Soho school set to ‘transform’
By David McCabe
The city is hoping that an underperforming Soho high school will receive $2 million in federal funds per year for the next three years to enable it to undergo a process known as transformation that will bring in better teachers.
Chelsea Career and Technical Education High School, at Sixth Ave. and Broome St., which shares its building with the tech-centric iSchool, was identified by the state as one of 34 “persistently low achieving” schools in the city.
The federal stimulus funds would be allocated to individual schools by the state. While the state has yet to allocate the grants, the city’s Department of Education believes it will receive them.
“Given the ambition of our transformation model, we’re extremely confident that we’ll receive money from the state,” said Jack Zarin-Rosenfeld, a department spokesman.
Out of the 34 low-achieving schools, the city is hoping that 11 will receive a “school improvement grant” for the 2010-2011 school year. The city investigated each school and, as is required to receive the grants, recommended one of four improvement models for each school. These include “turnaround,” which involves replacing at least 50 percent of the school staff; “restart,” where a school is shut down and reopened under the control of an “educational management organization”; closure; and “transformation.”
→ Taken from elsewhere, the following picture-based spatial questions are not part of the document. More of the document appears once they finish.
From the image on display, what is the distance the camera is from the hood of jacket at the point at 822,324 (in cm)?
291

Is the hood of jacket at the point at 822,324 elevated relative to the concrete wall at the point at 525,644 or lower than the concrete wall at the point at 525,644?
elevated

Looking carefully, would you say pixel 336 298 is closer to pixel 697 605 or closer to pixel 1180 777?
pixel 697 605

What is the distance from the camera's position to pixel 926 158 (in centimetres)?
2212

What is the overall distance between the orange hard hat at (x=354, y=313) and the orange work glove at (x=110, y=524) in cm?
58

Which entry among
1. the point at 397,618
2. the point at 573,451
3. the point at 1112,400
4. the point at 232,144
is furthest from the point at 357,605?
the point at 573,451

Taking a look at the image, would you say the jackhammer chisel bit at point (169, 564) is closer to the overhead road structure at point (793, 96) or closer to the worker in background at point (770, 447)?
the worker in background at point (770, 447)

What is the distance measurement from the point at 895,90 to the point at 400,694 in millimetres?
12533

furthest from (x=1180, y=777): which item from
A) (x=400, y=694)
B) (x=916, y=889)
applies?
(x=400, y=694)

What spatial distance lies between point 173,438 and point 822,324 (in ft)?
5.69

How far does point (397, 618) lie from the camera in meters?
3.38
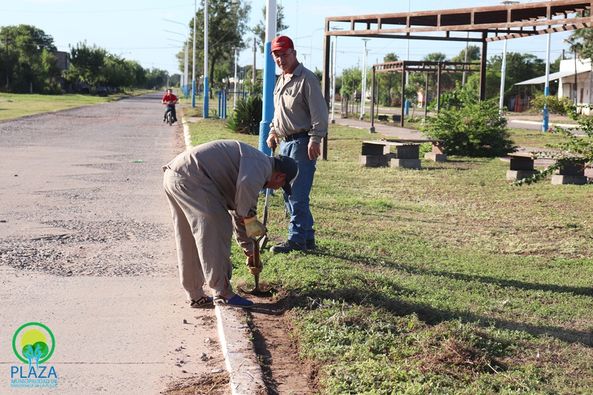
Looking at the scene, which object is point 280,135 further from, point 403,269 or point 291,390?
point 291,390

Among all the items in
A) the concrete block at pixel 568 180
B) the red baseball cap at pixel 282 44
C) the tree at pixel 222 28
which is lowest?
the concrete block at pixel 568 180

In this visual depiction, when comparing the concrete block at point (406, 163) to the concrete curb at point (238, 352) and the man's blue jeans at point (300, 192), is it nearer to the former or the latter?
the man's blue jeans at point (300, 192)

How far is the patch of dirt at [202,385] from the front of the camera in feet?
15.5

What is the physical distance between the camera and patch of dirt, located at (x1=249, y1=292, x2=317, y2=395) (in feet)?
15.9

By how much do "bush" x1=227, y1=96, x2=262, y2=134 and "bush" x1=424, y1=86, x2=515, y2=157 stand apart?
7863 mm

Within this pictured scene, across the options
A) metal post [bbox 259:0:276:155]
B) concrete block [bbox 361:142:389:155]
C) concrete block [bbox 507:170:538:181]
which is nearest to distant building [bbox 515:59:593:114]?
concrete block [bbox 361:142:389:155]

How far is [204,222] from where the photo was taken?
19.9ft

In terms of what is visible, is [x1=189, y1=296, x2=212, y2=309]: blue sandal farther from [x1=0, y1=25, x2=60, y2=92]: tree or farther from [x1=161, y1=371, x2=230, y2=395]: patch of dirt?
[x1=0, y1=25, x2=60, y2=92]: tree

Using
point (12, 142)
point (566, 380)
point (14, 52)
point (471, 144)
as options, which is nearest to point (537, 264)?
point (566, 380)

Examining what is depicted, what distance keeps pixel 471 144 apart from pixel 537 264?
1261 centimetres

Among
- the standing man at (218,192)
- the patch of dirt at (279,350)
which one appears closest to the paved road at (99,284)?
the patch of dirt at (279,350)

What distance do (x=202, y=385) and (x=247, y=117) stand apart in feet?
75.0

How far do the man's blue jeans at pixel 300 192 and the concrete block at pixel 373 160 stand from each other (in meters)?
9.91

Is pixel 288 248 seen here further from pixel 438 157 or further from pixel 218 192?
pixel 438 157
Chelsea Career and Technical Education High School, along with 10 others, has been identified for “transformation.” In this model, new “turnaround teachers” and “master teachers” are brought in to help improve teaching and develop the school’s program.
The Soho high school has a history of low performance: It received an “F” on its 2007-2008 city report card, but a “C” the next year.
If they were successful, based on the state’s new teacher evaluation system, turnaround teachers would be eligible for a 15 percent bonus on top of their normal salary, and master teachers could receive a 30 percent bonus. While the new evaluation is set to go into effect in 2011, the city will be able to use it in these 11 schools, a victory for the Department of Education, which has been pushing the United Federation of Teachers union for better teacher evaluations and teacher pay based on classroom performance.
Under federal law, schools that receive the grants must replace their principals, but the city is hoping each principal’s performance can be reviewed individually.
The 11 schools were chosen for transformation because they were showing positive trends. Brian Rosenbloom, the Soho high school’s principal, took the job in July 2008.
In fact, there may be indications that discipline problems that have long plagued the high school have dissipated somewhat.
“I have not seen the rowdiness and delinquency that was so present 10, or even five, years ago,” Sean Sweeney, director of the Soho Alliance, said.